• [Excerpts of spatial question data]
=-=-=-=-=

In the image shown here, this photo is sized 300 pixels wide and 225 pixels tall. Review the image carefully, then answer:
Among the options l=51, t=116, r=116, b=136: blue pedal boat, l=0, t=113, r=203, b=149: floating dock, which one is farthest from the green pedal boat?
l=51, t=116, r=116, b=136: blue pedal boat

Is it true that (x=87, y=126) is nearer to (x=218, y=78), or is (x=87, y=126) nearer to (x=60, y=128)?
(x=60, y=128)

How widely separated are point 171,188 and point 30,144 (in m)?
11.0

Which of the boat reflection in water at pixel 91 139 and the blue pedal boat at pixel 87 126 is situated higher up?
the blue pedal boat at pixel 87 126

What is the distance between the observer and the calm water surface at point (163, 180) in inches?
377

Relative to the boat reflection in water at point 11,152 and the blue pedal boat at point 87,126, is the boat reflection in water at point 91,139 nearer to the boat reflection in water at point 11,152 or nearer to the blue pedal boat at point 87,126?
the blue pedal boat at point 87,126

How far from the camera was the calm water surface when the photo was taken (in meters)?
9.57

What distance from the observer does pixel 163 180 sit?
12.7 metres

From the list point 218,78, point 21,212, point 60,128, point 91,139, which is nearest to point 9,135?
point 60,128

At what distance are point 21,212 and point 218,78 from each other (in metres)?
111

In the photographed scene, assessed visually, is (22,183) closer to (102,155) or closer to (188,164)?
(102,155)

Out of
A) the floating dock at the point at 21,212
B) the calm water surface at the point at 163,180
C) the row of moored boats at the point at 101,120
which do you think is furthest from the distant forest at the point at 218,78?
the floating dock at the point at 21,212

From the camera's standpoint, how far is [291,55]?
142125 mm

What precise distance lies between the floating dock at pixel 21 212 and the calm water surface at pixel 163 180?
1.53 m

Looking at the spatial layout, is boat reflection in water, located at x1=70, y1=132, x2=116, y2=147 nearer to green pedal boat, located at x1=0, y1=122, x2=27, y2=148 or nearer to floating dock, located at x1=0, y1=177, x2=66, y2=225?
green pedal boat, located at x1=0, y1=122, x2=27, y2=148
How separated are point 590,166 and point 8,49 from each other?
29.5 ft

=-=-=-=-=

• [STATED GOAL] Update the rows starting with the line that contains "What distance from" and going on through the end of the rows by changing "calm water surface" to "still water surface", with nothing else altered. Return only those lines.

• [RESPONSE]
What distance from the observer does pixel 163 180 sit?
12.7 metres

From the list point 218,78, point 21,212, point 60,128, point 91,139, which is nearest to point 9,135?
point 60,128

At what distance are point 21,212 and point 218,78 from each other (in metres)?
111

In the photographed scene, assessed visually, is (22,183) closer to (102,155) or closer to (188,164)?
(102,155)

Out of
A) the floating dock at the point at 21,212
B) the still water surface at the point at 163,180
C) the row of moored boats at the point at 101,120
which do you think is furthest from the distant forest at the point at 218,78?
the floating dock at the point at 21,212

From the camera's standpoint, how far is [291,55]?
142125 mm

What precise distance lies between the floating dock at pixel 21 212 and the still water surface at pixel 163 180?
1.53 m

Looking at the spatial layout, is boat reflection in water, located at x1=70, y1=132, x2=116, y2=147 nearer to green pedal boat, located at x1=0, y1=122, x2=27, y2=148 or nearer to floating dock, located at x1=0, y1=177, x2=66, y2=225?
green pedal boat, located at x1=0, y1=122, x2=27, y2=148
How separated are point 590,166 and point 8,49 from each other?
29.5 ft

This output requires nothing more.